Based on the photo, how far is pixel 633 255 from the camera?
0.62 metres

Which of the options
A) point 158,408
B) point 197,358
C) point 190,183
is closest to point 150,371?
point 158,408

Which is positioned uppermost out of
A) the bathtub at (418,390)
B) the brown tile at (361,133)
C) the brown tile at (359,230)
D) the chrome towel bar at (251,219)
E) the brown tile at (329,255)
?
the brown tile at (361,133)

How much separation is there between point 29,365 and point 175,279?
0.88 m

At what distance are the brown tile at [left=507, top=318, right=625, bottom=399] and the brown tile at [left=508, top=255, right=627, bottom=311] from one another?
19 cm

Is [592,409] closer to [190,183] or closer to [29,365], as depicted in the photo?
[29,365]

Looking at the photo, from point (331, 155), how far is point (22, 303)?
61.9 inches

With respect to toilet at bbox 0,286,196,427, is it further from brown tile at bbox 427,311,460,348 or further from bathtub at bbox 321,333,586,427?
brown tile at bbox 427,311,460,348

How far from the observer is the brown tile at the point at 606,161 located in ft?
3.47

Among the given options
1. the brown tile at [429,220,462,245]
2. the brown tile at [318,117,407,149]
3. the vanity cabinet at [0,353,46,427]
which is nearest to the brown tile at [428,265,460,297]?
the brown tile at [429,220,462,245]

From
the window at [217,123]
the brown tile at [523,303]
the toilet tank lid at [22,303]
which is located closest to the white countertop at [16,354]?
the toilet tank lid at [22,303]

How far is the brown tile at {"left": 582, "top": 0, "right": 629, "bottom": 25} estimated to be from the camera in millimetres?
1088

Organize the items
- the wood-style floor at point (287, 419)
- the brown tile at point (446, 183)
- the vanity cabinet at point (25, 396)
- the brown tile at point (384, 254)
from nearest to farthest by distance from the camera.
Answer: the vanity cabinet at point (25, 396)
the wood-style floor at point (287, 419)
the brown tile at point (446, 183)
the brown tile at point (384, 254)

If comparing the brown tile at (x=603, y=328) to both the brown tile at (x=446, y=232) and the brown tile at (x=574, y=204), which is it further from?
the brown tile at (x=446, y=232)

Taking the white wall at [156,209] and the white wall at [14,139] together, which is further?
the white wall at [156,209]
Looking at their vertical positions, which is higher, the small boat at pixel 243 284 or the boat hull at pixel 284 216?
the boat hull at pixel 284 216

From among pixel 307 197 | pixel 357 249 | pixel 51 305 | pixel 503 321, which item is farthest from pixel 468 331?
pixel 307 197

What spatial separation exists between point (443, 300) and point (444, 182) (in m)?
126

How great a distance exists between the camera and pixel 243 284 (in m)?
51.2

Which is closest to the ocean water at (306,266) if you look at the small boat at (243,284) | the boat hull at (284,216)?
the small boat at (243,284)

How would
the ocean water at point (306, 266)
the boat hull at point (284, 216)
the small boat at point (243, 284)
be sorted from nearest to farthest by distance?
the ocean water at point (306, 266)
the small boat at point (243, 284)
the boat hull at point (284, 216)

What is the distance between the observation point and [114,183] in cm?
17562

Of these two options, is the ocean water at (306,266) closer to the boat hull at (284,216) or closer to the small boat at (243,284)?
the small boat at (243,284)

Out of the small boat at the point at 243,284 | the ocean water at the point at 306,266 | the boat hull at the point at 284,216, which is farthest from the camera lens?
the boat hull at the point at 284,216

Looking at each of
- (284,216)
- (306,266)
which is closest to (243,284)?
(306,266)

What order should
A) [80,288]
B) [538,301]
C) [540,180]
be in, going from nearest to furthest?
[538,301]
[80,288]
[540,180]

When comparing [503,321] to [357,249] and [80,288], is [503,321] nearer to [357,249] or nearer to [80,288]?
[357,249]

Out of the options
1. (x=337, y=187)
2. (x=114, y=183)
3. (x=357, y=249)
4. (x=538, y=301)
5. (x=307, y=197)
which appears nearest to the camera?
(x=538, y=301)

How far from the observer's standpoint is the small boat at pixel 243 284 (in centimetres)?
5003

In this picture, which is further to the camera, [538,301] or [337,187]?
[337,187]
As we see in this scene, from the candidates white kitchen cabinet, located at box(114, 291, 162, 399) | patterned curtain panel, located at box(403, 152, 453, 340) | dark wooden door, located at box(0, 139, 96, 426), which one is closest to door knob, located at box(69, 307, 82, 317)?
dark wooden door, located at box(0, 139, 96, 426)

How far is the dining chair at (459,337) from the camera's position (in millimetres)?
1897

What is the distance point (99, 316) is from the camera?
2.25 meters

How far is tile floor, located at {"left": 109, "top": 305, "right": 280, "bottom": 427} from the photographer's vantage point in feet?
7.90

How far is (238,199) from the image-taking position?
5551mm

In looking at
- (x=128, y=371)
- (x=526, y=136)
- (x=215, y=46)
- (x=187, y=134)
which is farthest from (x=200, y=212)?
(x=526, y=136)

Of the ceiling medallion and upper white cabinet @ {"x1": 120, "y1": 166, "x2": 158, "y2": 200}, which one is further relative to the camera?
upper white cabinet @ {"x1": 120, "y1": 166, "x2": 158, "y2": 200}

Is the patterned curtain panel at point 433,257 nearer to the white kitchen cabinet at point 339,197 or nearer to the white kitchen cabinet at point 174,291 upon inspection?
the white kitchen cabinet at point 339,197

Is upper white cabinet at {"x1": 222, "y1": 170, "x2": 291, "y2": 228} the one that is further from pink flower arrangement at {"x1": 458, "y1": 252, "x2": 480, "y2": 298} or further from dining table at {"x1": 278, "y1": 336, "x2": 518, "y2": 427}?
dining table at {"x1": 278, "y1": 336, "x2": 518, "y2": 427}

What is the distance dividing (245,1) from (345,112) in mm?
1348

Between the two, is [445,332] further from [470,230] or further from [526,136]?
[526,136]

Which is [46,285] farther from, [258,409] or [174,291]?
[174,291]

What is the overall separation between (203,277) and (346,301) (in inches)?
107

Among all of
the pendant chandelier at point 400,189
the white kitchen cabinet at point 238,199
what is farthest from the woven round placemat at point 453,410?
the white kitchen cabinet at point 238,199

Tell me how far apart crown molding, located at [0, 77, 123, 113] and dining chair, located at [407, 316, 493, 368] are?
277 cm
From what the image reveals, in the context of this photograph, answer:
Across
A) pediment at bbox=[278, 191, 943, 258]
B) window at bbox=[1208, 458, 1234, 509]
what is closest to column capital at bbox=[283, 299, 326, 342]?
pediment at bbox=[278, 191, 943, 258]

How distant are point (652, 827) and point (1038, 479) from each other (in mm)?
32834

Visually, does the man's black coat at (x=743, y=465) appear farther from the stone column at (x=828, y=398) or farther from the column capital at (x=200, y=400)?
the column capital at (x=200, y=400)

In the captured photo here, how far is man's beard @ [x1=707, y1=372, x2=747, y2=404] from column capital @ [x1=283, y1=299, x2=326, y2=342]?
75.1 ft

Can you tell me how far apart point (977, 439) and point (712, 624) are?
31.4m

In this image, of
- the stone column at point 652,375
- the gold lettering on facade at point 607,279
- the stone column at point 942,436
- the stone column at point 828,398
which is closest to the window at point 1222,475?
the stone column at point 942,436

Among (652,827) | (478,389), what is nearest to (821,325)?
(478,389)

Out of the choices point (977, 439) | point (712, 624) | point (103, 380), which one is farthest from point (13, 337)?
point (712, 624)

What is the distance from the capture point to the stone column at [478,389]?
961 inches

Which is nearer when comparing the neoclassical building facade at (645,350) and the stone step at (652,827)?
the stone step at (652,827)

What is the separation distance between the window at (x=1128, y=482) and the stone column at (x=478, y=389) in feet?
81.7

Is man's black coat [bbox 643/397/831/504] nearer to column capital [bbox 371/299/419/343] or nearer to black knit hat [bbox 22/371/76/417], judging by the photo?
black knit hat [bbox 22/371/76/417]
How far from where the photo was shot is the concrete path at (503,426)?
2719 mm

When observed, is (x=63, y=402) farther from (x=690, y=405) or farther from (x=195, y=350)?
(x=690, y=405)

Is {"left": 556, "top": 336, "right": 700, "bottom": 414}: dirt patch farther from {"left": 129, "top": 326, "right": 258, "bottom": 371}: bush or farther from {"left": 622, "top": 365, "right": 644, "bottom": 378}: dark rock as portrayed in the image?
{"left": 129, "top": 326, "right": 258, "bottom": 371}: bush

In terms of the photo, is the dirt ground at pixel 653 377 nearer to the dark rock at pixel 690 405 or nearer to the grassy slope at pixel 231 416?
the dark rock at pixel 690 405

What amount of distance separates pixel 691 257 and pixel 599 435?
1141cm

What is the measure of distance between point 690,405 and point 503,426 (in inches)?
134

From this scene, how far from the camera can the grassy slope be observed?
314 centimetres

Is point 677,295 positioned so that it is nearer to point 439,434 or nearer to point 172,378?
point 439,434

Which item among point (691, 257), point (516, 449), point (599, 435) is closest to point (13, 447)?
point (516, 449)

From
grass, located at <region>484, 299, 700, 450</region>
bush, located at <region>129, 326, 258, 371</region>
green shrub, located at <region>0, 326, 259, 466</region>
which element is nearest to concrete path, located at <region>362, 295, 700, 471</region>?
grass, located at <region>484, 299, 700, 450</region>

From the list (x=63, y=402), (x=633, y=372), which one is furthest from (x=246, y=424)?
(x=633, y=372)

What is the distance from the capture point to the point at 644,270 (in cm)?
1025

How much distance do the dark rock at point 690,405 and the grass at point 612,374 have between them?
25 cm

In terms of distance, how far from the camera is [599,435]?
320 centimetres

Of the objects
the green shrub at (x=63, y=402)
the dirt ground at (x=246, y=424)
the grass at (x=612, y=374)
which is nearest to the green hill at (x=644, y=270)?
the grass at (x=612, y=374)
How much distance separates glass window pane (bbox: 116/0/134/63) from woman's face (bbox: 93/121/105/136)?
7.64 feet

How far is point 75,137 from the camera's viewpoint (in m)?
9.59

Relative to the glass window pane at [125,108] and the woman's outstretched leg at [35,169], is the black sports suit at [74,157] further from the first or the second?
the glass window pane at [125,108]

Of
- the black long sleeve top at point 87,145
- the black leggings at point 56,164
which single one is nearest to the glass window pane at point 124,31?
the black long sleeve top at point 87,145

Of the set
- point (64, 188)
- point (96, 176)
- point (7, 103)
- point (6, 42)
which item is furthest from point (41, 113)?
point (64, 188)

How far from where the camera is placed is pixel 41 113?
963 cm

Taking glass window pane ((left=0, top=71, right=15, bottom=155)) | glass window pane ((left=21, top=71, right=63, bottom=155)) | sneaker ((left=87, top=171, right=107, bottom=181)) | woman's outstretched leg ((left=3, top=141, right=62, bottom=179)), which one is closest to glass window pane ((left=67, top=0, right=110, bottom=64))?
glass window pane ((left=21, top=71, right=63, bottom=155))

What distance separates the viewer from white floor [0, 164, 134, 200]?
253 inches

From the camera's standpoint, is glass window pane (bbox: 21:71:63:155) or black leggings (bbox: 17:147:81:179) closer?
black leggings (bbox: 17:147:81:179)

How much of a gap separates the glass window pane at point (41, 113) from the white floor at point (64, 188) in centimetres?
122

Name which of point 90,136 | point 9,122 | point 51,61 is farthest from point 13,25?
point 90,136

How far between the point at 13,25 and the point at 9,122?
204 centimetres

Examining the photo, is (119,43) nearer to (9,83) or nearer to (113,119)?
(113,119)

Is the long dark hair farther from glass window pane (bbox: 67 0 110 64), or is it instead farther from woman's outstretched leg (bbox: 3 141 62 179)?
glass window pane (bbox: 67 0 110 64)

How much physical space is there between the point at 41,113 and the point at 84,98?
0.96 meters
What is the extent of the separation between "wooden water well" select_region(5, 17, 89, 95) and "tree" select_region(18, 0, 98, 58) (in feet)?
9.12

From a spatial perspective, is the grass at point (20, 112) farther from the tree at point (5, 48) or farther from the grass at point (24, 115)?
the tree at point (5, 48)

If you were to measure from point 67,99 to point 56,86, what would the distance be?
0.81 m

[TASK PROMPT] Copy out every line of the listing above that contains the word "scene". Matches must have the same case.

[SOLUTION FOR THIS PROBLEM]
As we see in this scene, from the candidates white kitchen cabinet, located at box(114, 291, 162, 399) | patterned curtain panel, located at box(403, 152, 453, 340) | dark wooden door, located at box(0, 139, 96, 426), which one is closest to door knob, located at box(69, 307, 82, 317)?
From this scene, how far from the camera can the grassy slope be observed?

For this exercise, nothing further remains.